:: Task goal ::
Report every line below that has the string "Girls" in it.

:: Records for processing ::
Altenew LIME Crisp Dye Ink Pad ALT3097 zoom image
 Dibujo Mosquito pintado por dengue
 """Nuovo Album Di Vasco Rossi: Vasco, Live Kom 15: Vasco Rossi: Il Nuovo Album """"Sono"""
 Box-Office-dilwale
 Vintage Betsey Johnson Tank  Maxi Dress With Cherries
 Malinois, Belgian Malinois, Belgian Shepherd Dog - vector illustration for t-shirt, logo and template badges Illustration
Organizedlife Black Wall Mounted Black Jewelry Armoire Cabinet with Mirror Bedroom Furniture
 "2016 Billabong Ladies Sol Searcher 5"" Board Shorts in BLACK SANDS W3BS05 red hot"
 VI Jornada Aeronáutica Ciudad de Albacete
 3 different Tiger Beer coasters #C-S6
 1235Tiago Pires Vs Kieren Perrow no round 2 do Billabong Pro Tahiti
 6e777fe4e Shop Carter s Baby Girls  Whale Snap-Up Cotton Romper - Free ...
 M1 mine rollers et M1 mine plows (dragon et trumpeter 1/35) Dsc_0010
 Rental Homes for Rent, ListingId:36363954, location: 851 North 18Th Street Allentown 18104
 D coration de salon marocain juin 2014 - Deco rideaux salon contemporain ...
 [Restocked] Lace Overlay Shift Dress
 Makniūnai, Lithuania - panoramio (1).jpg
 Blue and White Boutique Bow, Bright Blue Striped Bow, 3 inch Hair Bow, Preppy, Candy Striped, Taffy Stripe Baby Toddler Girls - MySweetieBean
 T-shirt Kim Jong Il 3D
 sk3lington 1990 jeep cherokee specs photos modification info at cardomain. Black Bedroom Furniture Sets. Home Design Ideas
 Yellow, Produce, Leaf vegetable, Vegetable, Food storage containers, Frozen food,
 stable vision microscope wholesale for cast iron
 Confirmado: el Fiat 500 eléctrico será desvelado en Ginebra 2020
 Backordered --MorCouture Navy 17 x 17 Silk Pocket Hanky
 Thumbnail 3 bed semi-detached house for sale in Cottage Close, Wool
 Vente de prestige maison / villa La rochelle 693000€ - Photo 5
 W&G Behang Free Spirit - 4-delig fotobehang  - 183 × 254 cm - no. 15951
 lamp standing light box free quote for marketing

:: Result for this exercise ::
 6e777fe4e Shop Carter s Baby Girls  Whale Snap-Up Cotton Romper - Free ...
 Blue and White Boutique Bow, Bright Blue Striped Bow, 3 inch Hair Bow, Preppy, Candy Striped, Taffy Stripe Baby Toddler Girls - MySweetieBean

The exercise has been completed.